As illustrated in FIG. 1, since node C is placed near the boundary 130 of the transmission range of node A, node A and node C are interconnected by a low quality link. Accordingly, the possibility of success of data packet transmission between node A and node C is low. That is, when the second path 120 is set as a routing path (according to the conventional art) so that node A may transmit a data packet to node F, transmission of the data packet may fail because of the low quality of the link between node A and node C. If transmission of the data packet fails, node A tries to re-transmit the data packet. However, unless the link quality between node A and node C is improved, the data packet transmission error may reoccur. Also, the more the data packet is re-transmitted, the more network resources are wasted.
Accordingly, to efficiently use network resources, the first path 110, which is a relatively stable link, is desirably set as the routing path even though traveling distance of the data packet is relatively longer than when the second path 120 is set as the routing path.
When node C, which is at the transmission boundary 130, broadcasts a control packet, the possibility that the control packet is successfully transmitted to node A is also low. Accordingly, the control packet transmitted from the node C may not be received by the node A for a time.
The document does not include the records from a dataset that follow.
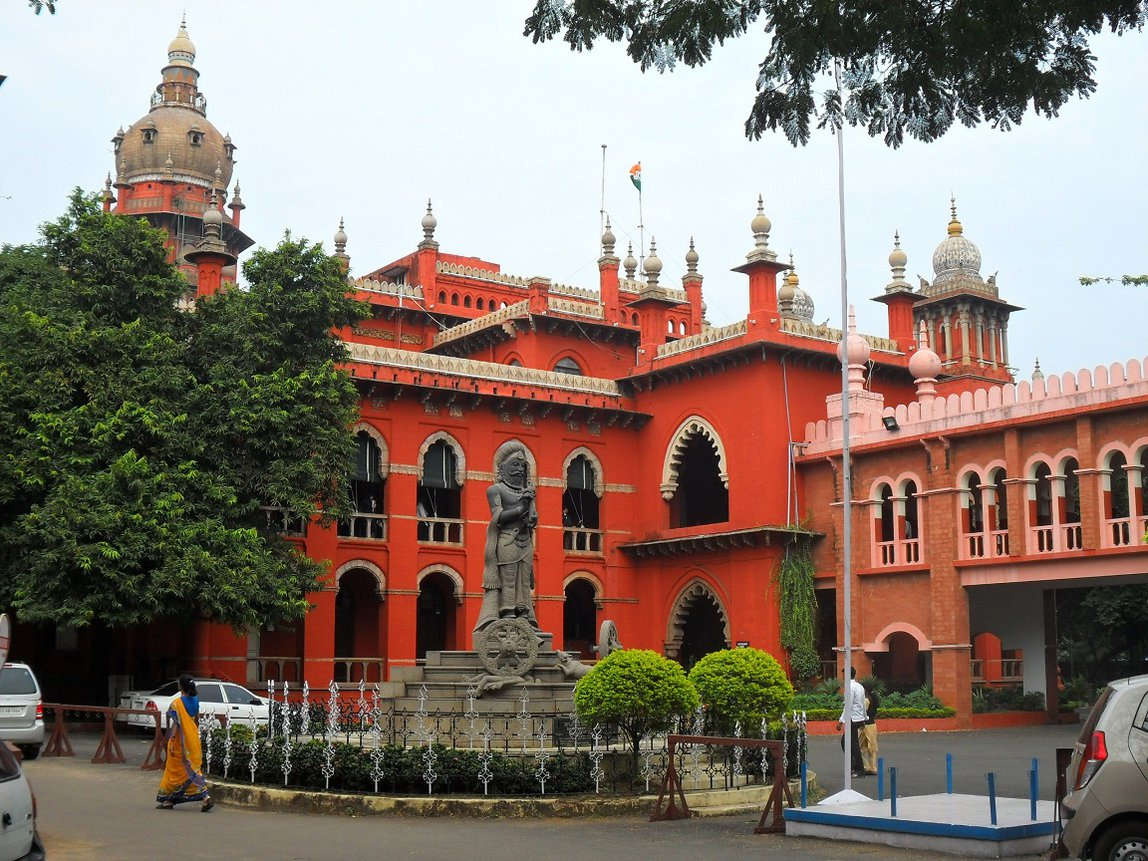 High Court Quashes TN Govt. Order on Medical Admission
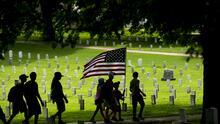 10 datos interesantes del 'Memorial Day' que posiblemente no conocías en Los Ángeles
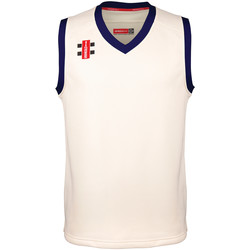 textil Børn Toppe / T-shirts uden ærmer Gray-Nicolls GN28J Ivory/Navy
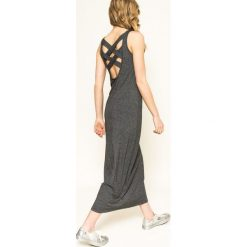 Długie sukienki: Medicine - Sukienka Fairground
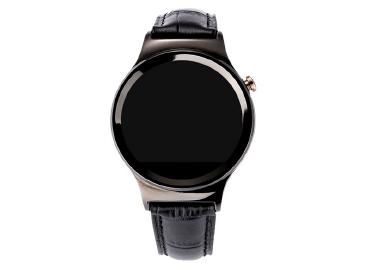 智能手表设计需求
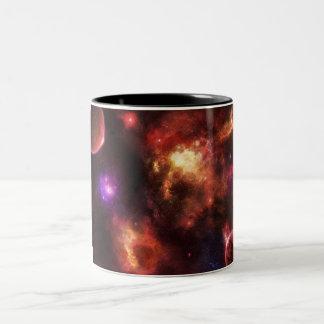 Pulsar Nebula Two-Tone Coffee Mug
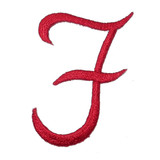 Script Red Letter F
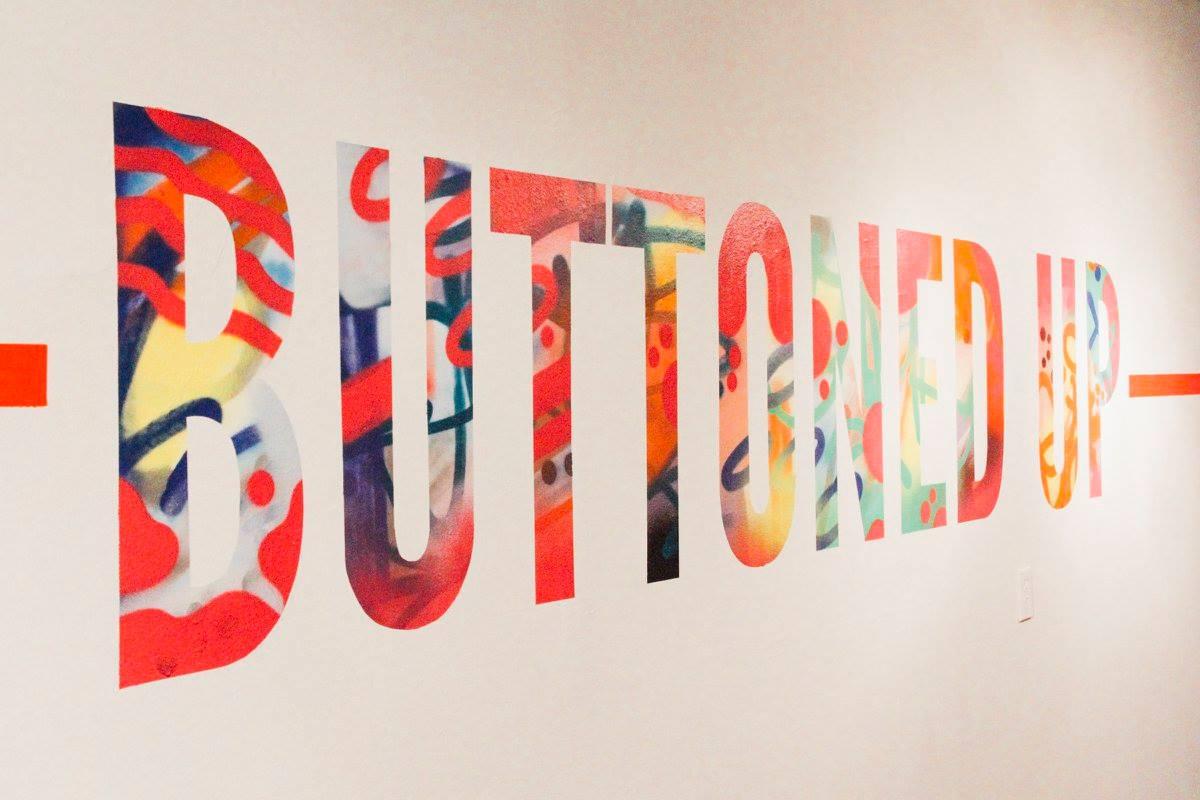 facet gallery atlanta buttoned up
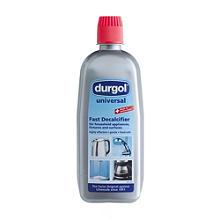 Durgol® Universal Limescale Remover Descaler 500ml
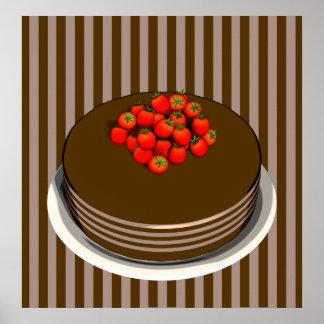 AFFICHE de gâteau et de fraises de chocolat Posters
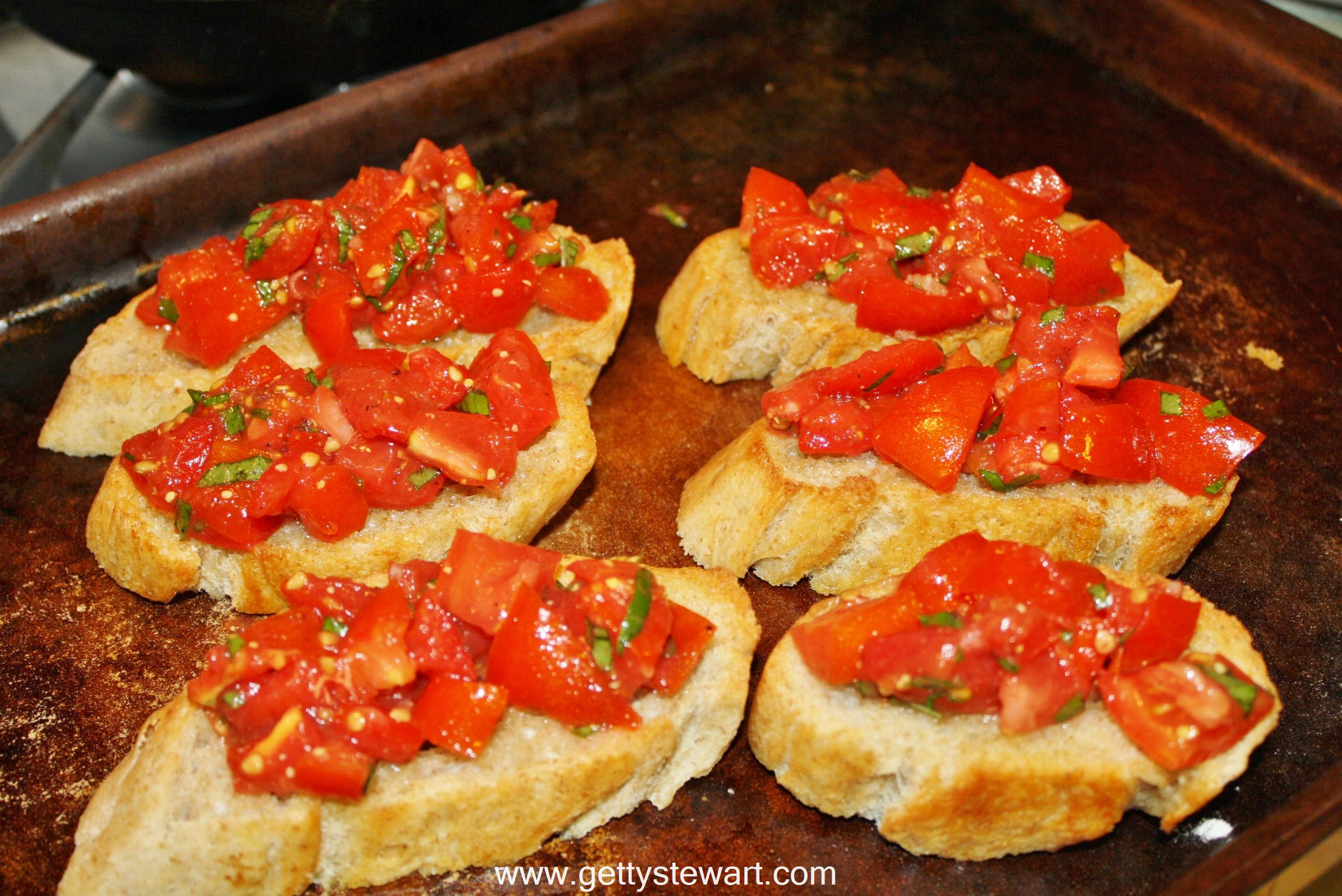how to toast bread in oven for bruschetta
As a result, the entry of node C may be frequently deleted from the neighbor table (regarding neighbor nodes of node A) and again registered in the neighbor table.
Therefore, nodes which ascertain the network topology through the neighbor table have unreliable knowledge of the network topology because of the low quality links.
Korean Unexamined Patent Publication No. 10-2004-0013744, entitled “Method, Apparatus and Data Structure for Synchronizing Link States in an Ad hoc Network”, discloses a technique that is capable of quickly synchronizing link states without overhead, wherein each node broadcasts information on the state of a directly linked neighbor node, stores the link state information received from the neighbor node and then broadcasts it again to the neighbor node. Accordingly, the overhead resulting from broadcasting an entire routing table (that each node possesses) in order to ascertain the network topology can be reduced. Despite this technique, problems such as data packet transmission errors and an unstable network topology due to neighbor nodes having low link quality still occurs.
Accordingly, there is a need for a technique to provide a stable network topology and routing path.